My blog is about to turn 10 and I have blogged the least amount this year. I know this and I am trying not to be harsh or chastising. The truth is, living, hell, breathing itself has been hard so articulating words into coherent sentences have failed me. I have had false starts on many occasions or not had my journal so I haven’t been prepared in those moments when inspiration struck. I remember the blog being the outlet. I got things published as the blog started going and then I went silent. Sometimes the news of another death left me stunned for a while. Sometimes my struggle with mental illness took its toll. Through it all the blog has been a place for me to write my heart out and I am thankful that I have this sphere.
George Floyd’s death is just a recent addition to a slew of murders that have become public in the last 8 years, or at least have received the most attention. With Travonn I stopped wearing hoodies. With Sandra I started paying attention with paranoid frequency to using my indicator. With Breonna I am not sure how to protect myself besides using my door guard. Black bodies everywhere you turn, including at a higher rate our trans family, strewn across the landscape of living. Breaths stolen. Lights extinguished. Stamped out for being Black. For walking. For standing up for ourselves.
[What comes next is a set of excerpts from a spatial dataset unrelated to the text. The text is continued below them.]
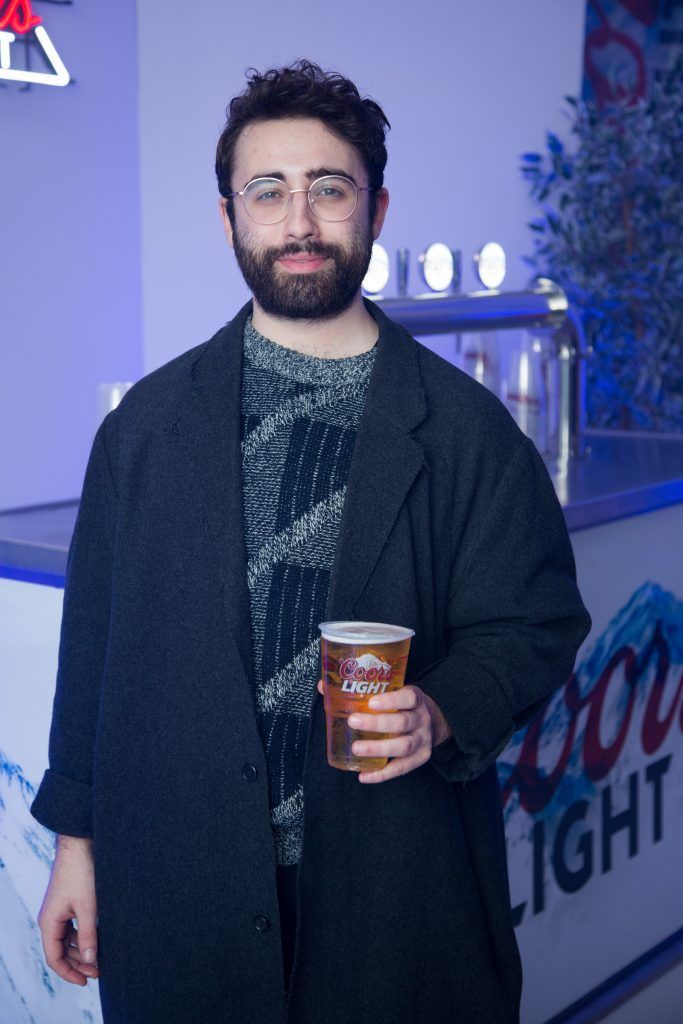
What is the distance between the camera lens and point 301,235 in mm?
1412

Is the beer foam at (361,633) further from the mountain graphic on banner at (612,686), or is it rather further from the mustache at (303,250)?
the mountain graphic on banner at (612,686)

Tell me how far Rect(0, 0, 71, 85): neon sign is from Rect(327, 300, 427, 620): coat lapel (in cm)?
389

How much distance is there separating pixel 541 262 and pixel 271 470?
184 inches

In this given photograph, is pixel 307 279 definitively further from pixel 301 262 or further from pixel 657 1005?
pixel 657 1005

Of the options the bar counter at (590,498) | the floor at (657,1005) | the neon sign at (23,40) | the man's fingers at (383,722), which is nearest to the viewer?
the man's fingers at (383,722)

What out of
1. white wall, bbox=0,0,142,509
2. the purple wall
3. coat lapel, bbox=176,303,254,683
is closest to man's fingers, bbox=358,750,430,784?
coat lapel, bbox=176,303,254,683

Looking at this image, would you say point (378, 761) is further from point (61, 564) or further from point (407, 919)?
point (61, 564)

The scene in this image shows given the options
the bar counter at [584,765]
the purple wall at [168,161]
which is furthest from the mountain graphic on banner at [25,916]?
the purple wall at [168,161]

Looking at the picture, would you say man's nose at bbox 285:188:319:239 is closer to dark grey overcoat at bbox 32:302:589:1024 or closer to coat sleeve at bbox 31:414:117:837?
dark grey overcoat at bbox 32:302:589:1024

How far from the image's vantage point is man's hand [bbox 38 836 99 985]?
153 centimetres

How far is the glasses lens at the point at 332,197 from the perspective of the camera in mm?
1437

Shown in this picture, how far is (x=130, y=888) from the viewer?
148 centimetres

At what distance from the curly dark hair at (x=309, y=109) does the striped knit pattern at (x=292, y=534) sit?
23 cm

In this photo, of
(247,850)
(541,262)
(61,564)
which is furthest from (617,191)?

Y’all, we just want to live and be treated in humane ways. People of the diaspora were not brought here by their own will. Many tried to run away. Some succeeded. Some even made it back to the continent to live. Those that remain have been begging, pleading, now demanding the same thing they have been for 400 years. Why is that so difficult for people to join in? Why is it hard for you to see the humanity in Black folx and fight for us? When we say we are tired, people think we are being lazy. This shit is exhausting. Day in Day out, and we are expected to rise each morning and put on a fresh face and go to work. Assure our children that everything will be okay, when in reality, we don’t know that, and all things point to the contrary. I have lost some friends in the past two weeks because they say they care only with their mouths and notes, but they are not challenging the narrative that their friends and family are spewing on their FB pages, and probably at their dinner tables. I have nothing left to say. If you truly believe deep down that I am every bit as human as you are and I deserve the same treatment as you, then I don’t need to hear from you in frantic texts (those are appreciated, don’t get me wrong). I need you to talk to your wypipo. I need you to march, call, donate, write, defund, just f’ing show up for me in whatever stage and platform you have at your disposal.